Por onde andas? Tu me perguntas como uma flecha em meu flanco.
Ando na crepuscular copa de árvores com ritmos iluminados da fruta-cor.
Ando na sombra dos quintais e na alameda de perdas de um jardim onde me visitam garças no âmbar da tarde.
Ando no ermo da praia e nas ondulações de pontes sobre águas.(a deus ou o diabo dará como uma puta incalculável e bêbada atravessando para outra margem seu resquício de sorte e arte).
Ando nos becos, nos casarões vazios, cortiços e galpões que me abrem no vapor da memória e no silêncio agridoce da noite.
Ando macia pelo chão áspero me esfregando em telhados e paredes de imagens esculturadas por ventos, caracóis com alma de cão e por rios leitosos de meus mamilos que tudo fareja e ama.
Ando por arcabouço em fundo de poço e sarandando na trama da teia.
Ando na casa velha, no terreno de quebrar pedras, percorro telhados onde garças pousam seus brancos silêncios e meninos soltam pipas coloridas no céu azuláceo.
Ando descaminhando na minha cidade de ilhas, águas, pedras, mastigando tuas folhas molhadas no telhado.
Ando no meio das chuvas como densa neblina mergulhando no teu corpo de ilha.
Ando no desatino inesperado do destino.
Ando exausta dos escombros e nas noites em clara-reconstrução.
Ando na embriaguez de longas secas em desertos extensos.
Ando em paredes-silêncios como lesmas que escorrem seu visgo-viço no tempo indomável.
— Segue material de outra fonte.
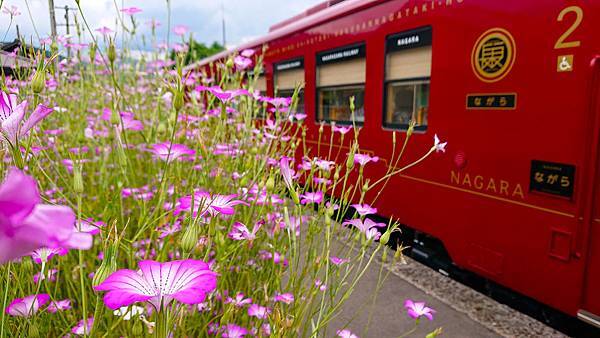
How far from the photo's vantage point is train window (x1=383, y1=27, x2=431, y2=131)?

Ando_rinha em verão sozinha fazendo tudo fora de estação.
Ando de ir por aí sem esperança de nada, só, a evolar o silêncio de uma devastação.
Ando no instante incógnita-intrigante e insana nessa vertigem de lodo musgo e lama que é frágil no nume da lâmina nua da aurora.
Ando nos buracos em escavação de meu corpo espáduas escápulas e o sem fundo dos mundos que me escapam. Ando nos troncos e no sol avanço. E onde nascem as árvores.
Ando no mundo e fora do mundo, ando onde não há lugar.
Ando avançando na noite tateando o teu corpo de palavras.
Ando na antecâmara da morte.
Ando suspensa na distância como verbos que não são carne para agora.
Ando nos corredores e esquinas dos labirintos que se multiplicam numa ciranda bárbara.
Ando nos erros de todas as concordâncias e nos absurdos de minha fase gramática.
Ando no fogo da navalha e delicadamente me esquivo do corte.
Ando coiote nas noites que grito.
Ando de rondar o secreto do quarto a lagoa e teu braço-atracadouro de desembarcar cardumes de garças e gaivotas baças.
Ando atravessando os poros da noite como anêmonas bailam trêmulas no teu corpo de ilha espuma areia e seda.
Ando a beira com patas e tênues garras tateando o silencioso gume da língua que brinca no céu da boca.
Ando na multidão de vozes em fervor, nos olhos sombrios agudos e doces dos centauros cornos búfalos e da esfinge mergulhada em seus enigmas.
Ando magmas, criptas e inutilmente ando amor.
“Eu te levo pra casa mesmo embriagada.” Tu me respondes abraçando-me como uma ilharga à flor d'água.